*Problem description:*
Print all of the rows below word for word, changing nothing.

*Data supplied:*
+---+

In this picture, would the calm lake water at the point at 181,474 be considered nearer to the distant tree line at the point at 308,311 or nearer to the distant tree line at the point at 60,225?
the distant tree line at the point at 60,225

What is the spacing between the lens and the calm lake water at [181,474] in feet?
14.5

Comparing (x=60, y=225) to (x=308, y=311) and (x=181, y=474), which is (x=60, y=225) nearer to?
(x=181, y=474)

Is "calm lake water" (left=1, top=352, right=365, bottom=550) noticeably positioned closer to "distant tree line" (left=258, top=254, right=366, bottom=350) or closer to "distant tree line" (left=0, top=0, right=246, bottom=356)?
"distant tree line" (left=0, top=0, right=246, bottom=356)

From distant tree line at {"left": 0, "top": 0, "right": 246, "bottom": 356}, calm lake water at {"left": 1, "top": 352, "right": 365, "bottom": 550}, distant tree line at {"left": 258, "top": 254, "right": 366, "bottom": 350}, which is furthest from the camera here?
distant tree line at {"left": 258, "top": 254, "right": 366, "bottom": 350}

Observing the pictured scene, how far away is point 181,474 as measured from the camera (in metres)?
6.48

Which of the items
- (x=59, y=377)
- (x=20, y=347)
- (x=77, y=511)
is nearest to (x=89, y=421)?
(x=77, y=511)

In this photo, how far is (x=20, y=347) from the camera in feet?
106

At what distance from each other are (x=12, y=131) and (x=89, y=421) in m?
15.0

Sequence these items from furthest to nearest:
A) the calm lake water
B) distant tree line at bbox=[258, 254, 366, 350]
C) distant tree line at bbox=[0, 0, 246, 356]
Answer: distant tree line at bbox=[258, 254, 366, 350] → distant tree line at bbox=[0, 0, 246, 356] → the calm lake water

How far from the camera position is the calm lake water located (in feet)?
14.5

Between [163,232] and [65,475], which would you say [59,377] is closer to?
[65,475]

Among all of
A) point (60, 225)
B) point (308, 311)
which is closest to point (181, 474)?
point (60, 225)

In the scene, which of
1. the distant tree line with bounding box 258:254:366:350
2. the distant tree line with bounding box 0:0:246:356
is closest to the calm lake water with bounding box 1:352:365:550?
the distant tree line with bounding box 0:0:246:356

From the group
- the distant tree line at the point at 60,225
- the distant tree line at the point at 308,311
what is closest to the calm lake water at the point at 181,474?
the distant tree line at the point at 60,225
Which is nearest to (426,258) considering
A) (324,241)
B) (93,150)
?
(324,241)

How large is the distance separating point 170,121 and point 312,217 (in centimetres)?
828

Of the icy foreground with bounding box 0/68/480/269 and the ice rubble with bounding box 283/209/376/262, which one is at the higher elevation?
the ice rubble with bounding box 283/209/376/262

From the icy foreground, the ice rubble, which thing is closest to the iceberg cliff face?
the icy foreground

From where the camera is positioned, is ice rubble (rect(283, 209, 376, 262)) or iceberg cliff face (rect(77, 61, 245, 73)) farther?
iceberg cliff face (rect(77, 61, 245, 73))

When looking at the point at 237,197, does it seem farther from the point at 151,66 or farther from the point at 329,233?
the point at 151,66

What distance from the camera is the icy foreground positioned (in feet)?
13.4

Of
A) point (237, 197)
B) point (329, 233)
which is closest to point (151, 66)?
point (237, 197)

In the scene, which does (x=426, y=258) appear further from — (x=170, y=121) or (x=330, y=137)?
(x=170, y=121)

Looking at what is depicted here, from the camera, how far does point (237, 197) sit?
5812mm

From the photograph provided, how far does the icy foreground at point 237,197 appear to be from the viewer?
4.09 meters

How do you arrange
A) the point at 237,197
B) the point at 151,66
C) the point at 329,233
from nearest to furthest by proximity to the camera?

+---+

*Solution for this exercise:*
In this picture, would the calm lake water at the point at 181,474 be considered nearer to the distant tree line at the point at 308,311 or nearer to the distant tree line at the point at 60,225?
the distant tree line at the point at 60,225

What is the spacing between the lens and the calm lake water at [181,474] in feet?
14.5

Comparing (x=60, y=225) to (x=308, y=311) and (x=181, y=474), which is (x=60, y=225) nearer to?
(x=181, y=474)

Is "calm lake water" (left=1, top=352, right=365, bottom=550) noticeably positioned closer to "distant tree line" (left=258, top=254, right=366, bottom=350) or closer to "distant tree line" (left=0, top=0, right=246, bottom=356)?
"distant tree line" (left=0, top=0, right=246, bottom=356)

From distant tree line at {"left": 0, "top": 0, "right": 246, "bottom": 356}, calm lake water at {"left": 1, "top": 352, "right": 365, "bottom": 550}, distant tree line at {"left": 258, "top": 254, "right": 366, "bottom": 350}, which is furthest from the camera here?
distant tree line at {"left": 258, "top": 254, "right": 366, "bottom": 350}

Observing the pictured scene, how far away is point 181,474 as measured from the camera (in metres)?
6.48

Which of the items
- (x=59, y=377)
- (x=20, y=347)
- (x=77, y=511)
is nearest to (x=89, y=421)?
(x=77, y=511)

In this photo, how far is (x=20, y=347) from the camera in feet?
106

At what distance from each other are (x=12, y=131) and (x=89, y=421) in m?
15.0

Sequence these items from furthest to nearest:
A) the calm lake water
B) distant tree line at bbox=[258, 254, 366, 350]
C) distant tree line at bbox=[0, 0, 246, 356]
Answer: distant tree line at bbox=[258, 254, 366, 350] → distant tree line at bbox=[0, 0, 246, 356] → the calm lake water

How far from the camera position is the calm lake water located (in feet)?
14.5

Between [163,232] and [65,475], which would you say [59,377] is closer to?
[65,475]

Among all of
A) point (60, 225)
B) point (308, 311)
which is closest to point (181, 474)?
point (60, 225)

In the scene, which of
1. the distant tree line with bounding box 258:254:366:350
2. the distant tree line with bounding box 0:0:246:356
is closest to the calm lake water with bounding box 1:352:365:550?
the distant tree line with bounding box 0:0:246:356

From the group
- the distant tree line at the point at 60,225
- the distant tree line at the point at 308,311
what is closest to the calm lake water at the point at 181,474?
the distant tree line at the point at 60,225
Which is nearest to (426,258) considering
A) (324,241)
B) (93,150)
?
(324,241)

How large is the distance separating point 170,121 and point 312,217 (in centimetres)?
828

Of the icy foreground with bounding box 0/68/480/269 and the ice rubble with bounding box 283/209/376/262, which one is at the higher elevation?
the ice rubble with bounding box 283/209/376/262

From the icy foreground, the ice rubble, which thing is closest to the iceberg cliff face?
the icy foreground

From where the camera is positioned, is ice rubble (rect(283, 209, 376, 262)) or iceberg cliff face (rect(77, 61, 245, 73)) farther?
iceberg cliff face (rect(77, 61, 245, 73))

When looking at the point at 237,197, does it seem farther from the point at 151,66 or farther from the point at 329,233?
the point at 151,66

What distance from the camera is the icy foreground positioned (in feet)?
13.4

Of
A) point (237, 197)
B) point (329, 233)
which is closest to point (151, 66)?
point (237, 197)

In the scene, which does (x=426, y=258) appear further from — (x=170, y=121) or (x=330, y=137)?
(x=170, y=121)

Looking at what is depicted here, from the camera, how far does point (237, 197) sit?
5812mm

From the photograph provided, how far does the icy foreground at point 237,197 appear to be from the viewer?
4.09 meters

How do you arrange
A) the point at 237,197
B) the point at 151,66
C) the point at 329,233
from nearest to furthest by proximity to the camera?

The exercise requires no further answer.